Terdapat perselisihan tentang apakah objek-objek
matematika seperti bilangan dan titik
hadir secara alami, atau hanyalah buatan manusia. Seorang matematikawan Benjamin Peirce menyebut matematika sebagai "ilmu yang
menggambarkan simpulan-simpulan yang penting". Di
pihak lain, Albert Einstein menyatakan bahwa "sejauh
hukum-hukum matematika merujuk kepada kenyataan, mereka tidaklah pasti; dan sejauh mereka pasti, mereka tidak merujuk kepada kenyataan."

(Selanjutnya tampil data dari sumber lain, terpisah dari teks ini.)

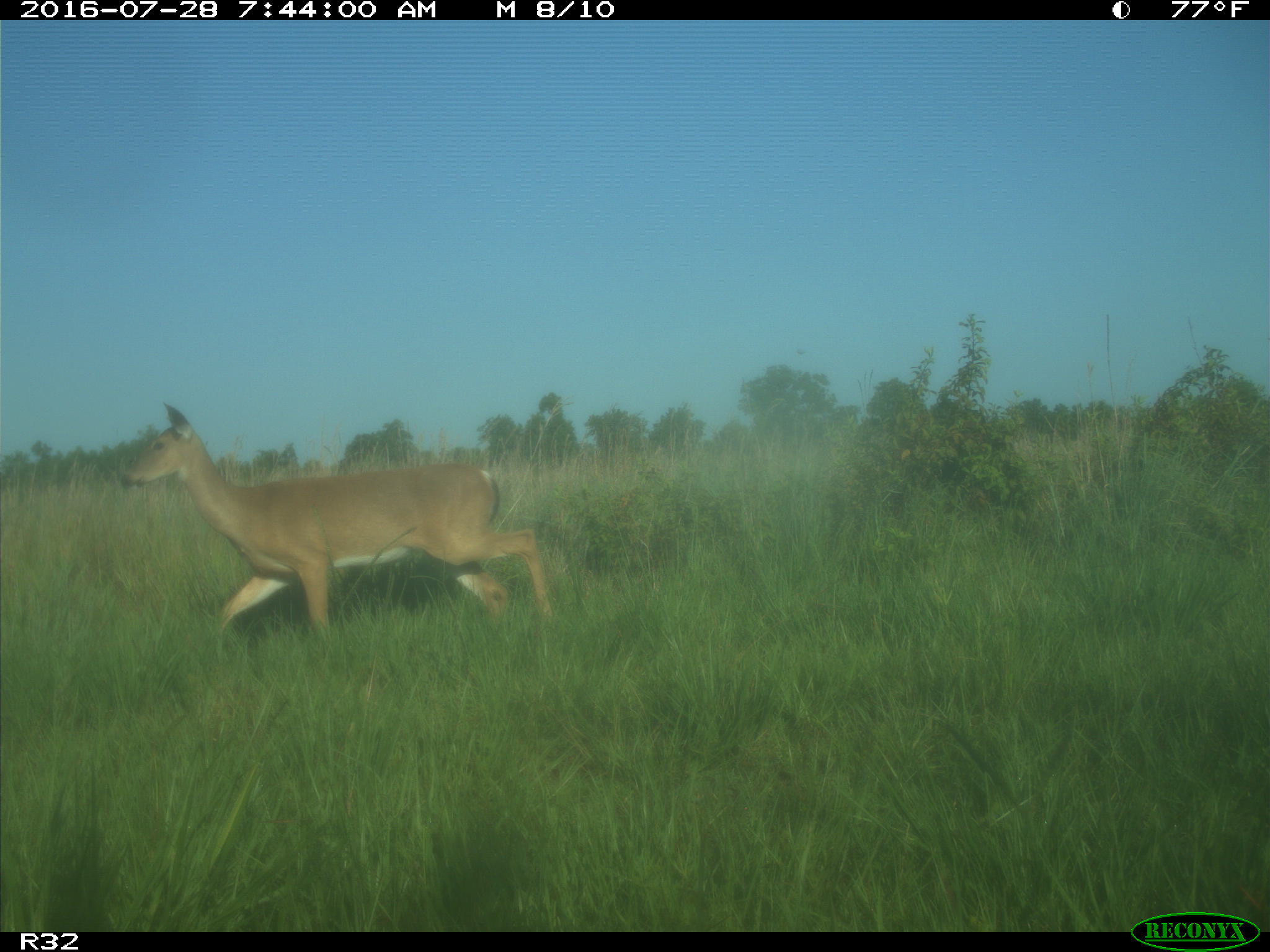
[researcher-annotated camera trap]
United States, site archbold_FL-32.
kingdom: Animalia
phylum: Chordata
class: Mammalia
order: Artiodactyla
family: Cervidae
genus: Odocoileus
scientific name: Odocoileus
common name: deer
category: unidentified deer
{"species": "unidentified deer (deer) (Odocoileus)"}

Melalui penggunaan penalaran logika dan abstraksi, matematika
berkembang dari pencacahan, perhitungan, pengukuran, dan
pengkajian sistematis terhadap bangun dan pergerakan
benda-benda fisika. Matematika praktis telah menjadi kegiatan manusia sejak adanya rekaman tertulis. Argumentasi kaku pertama muncul di
dalam Matematika Yunani, terutama di dalam karya
Euklides,Elem en. Matematika
selalu berkembang, misalnya di Cina pada tahun 300 SM, di
India pada tahun 100 M, dan di Arab pada tahun 800 M,
hingga zaman Renaisans, ketika temuan baru matematika berinteraksi
dengan penemuan ilmiah baru yang mengarah pada peningkatan yang cepat di dalam laju penemuan matematika yang berlanjut hingga kini.
Kini,
matematika digunakan di seluruh dunia sebagai alat penting di berbagai bidang,
termasuk ilmu alam, teknik, kedokteran/medis, dan ilmu sosial
seperti ekonomi, dan psikologi. Matematika terapan,
cabang matematika yang melingkupi penerapan pengetahuan
matematika ke bidang-bidang lain, mengilhami dan membuat penggunaan
temuan-temuan matematika baru, dan kadang-kadang mengarah pada pengembangan disiplin-disiplin ilmu yang sepenuhnya baru, seperti
statistika dan teori permainan. Para matematikawan juga
bergulat di dalam matematika murni, atau matematika untuk
perkembangan matematika itu sendiri, tanpa adanya penerapan di dalam pikiran, meskipun penerapan praktis yang menjadi latar munculnya
matematika murni ternyata seringkali ditemukan
terkemudian.
1.1
Filsafat Pendidikan Matematika
Filsafat
pendidikan adalah pemikiran-pemikiran filsafat tentang pendidikan. Dapat
mengonsentrasikan pada proses pendidikan, dapat juga pada ilmu pendidikan. Jika
mengutamakan proses pendidikan, yang dipersoalkan adalah cita-cita, bentuk,
metode, dan hasil dari proses pendidikan. Jika mengutamakan ilmu pendidikan
maka yang menjadi pusat perhatian adalah konsep, ide, dan metode pengembangan
dalam ilmu pendidikan. Filsafat pendidikan matematika termasuk filsafat yang
membahas proses pendidikan dalam bidang studi matematika. Aliran-aliran yang
berpengaruh dalam filsafat pendidikan antara filsafat analitik, progesivisme,
eksistensialisme, rekonstruksionisme, dan konstruktivisme.
Pendidikan
matematika adalah bidang studi yang mempelajari aspek-aspek sifat dasar dan
sejarah matematika, psikologi belajar dan mengajar matematika, kurikulum
matematika sekolah, baik pengembangan maupun penerapannya di kelas.
Filsafat
konstruktivisme banyak mempengaruhi pendidikan matematika sejak tahun sembilan
puluhan. Konstruktivisme berpandangan bahwa belajar adalah membentuk pengertian
oleh si belajar. Jadi siswa harus aktif. Guru bertindak sebagai mediator dan
fasilitator. Budaya yang paling menonjol dapat dikatakan sebagai ciri khas
budaya suatu bangsa. Ciri khas bangsa Yunani kuno adalah ide-ide idealnya,
bangsa Romawi dengan budaya politik, militer dan suka menaklukkan bangsa lain.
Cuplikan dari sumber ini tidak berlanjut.